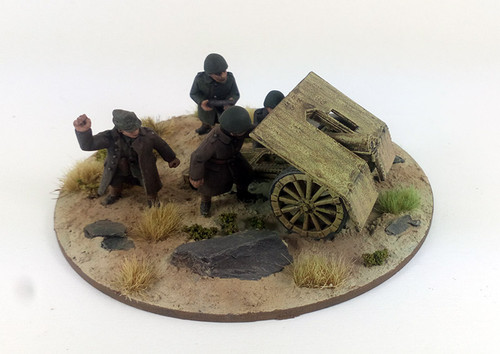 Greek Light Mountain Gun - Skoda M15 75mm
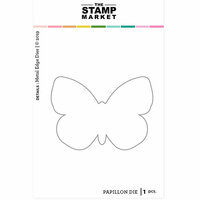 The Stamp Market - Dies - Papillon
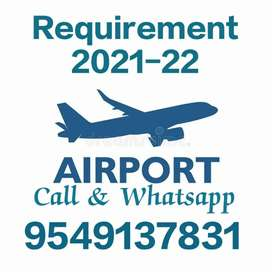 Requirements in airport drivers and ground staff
----------------
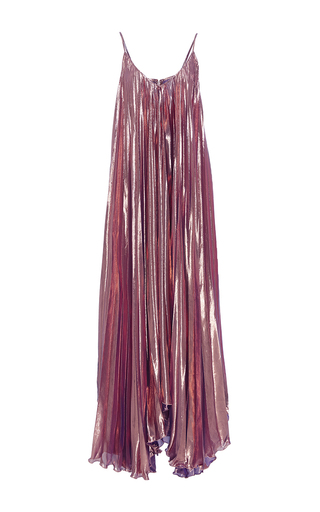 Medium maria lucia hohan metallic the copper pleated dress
----------------
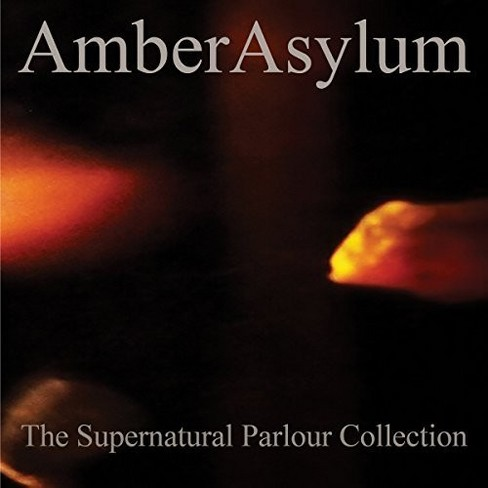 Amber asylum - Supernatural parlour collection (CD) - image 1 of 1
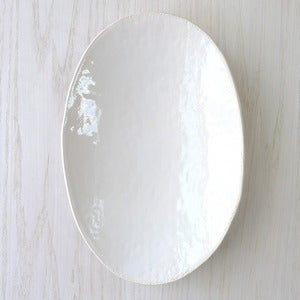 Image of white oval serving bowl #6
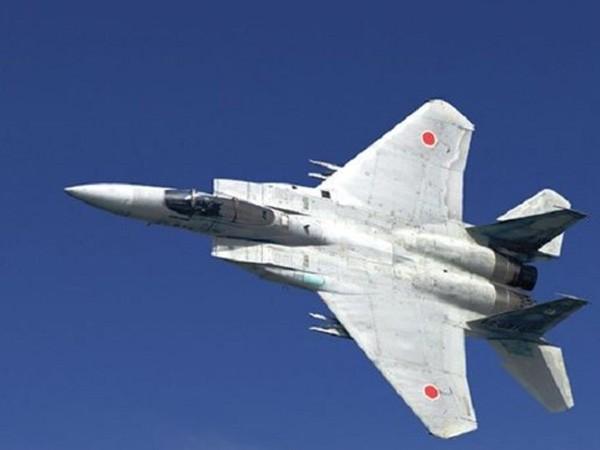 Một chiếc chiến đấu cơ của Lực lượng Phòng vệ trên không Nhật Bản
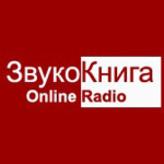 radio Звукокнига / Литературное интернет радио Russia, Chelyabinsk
----------------
**PROBLEM DETAILS:** What are the lines in the records above, word for word, from the one containing "Một chiếc chiến" through the one containing "radio Звукокнига /", both ends included and pictures left out?

**EXERCISE SOLUTION:**
 Một chiếc chiến đấu cơ của Lực lượng Phòng vệ trên không Nhật Bản
 radio Звукокнига / Литературное интернет радио Russia, Chelyabinsk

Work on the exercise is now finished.